═══ Records for the task

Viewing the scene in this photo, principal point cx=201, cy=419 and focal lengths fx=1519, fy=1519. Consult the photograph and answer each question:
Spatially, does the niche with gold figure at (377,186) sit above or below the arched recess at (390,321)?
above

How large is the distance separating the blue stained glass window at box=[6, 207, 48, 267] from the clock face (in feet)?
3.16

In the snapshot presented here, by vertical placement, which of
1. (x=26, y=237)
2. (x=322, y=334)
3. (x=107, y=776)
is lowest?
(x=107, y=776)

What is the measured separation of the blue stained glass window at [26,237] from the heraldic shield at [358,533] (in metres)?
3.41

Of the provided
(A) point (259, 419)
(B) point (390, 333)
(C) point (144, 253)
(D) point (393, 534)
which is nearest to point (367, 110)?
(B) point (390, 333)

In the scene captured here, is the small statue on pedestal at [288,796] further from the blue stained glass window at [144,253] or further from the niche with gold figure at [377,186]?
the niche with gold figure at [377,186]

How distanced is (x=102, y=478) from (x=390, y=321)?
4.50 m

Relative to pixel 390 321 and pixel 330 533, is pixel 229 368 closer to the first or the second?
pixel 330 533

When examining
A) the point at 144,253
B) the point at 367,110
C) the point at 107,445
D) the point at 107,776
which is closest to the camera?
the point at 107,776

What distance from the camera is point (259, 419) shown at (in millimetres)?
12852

══════

▶ [Instructions for the task]: Reproduce all of the rows above with every occurrence of "blue stained glass window" changed to "stained glass panel", keeping everything else the same.

▶ [Solution to the problem]:
Viewing the scene in this photo, principal point cx=201, cy=419 and focal lengths fx=1519, fy=1519. Consult the photograph and answer each question:
Spatially, does the niche with gold figure at (377,186) sit above or below the arched recess at (390,321)?
above

How large is the distance separating the stained glass panel at box=[6, 207, 48, 267] from the clock face (in feet)?
3.16

In the snapshot presented here, by vertical placement, which of
1. (x=26, y=237)
2. (x=322, y=334)
3. (x=107, y=776)
is lowest?
(x=107, y=776)

What is the measured separation of the stained glass panel at [26,237] from the heraldic shield at [358,533] (in metres)?
3.41

Of the provided
(A) point (259, 419)
(B) point (390, 333)
(C) point (144, 253)
(D) point (393, 534)
which is nearest to point (367, 110)?
(B) point (390, 333)

In the scene captured here, is the small statue on pedestal at [288,796] further from the stained glass panel at [144,253] or further from the niche with gold figure at [377,186]?
the niche with gold figure at [377,186]

How distanced is (x=102, y=478) from (x=390, y=321)?
4.50 m

Relative to pixel 390 321 and pixel 330 533, is pixel 229 368 closer to the first or the second?
pixel 330 533

When examining
A) the point at 144,253
B) the point at 367,110
C) the point at 107,445
D) the point at 107,776
which is closest to the camera?
the point at 107,776

What distance from the camera is point (259, 419) shown at (in millimetres)?
12852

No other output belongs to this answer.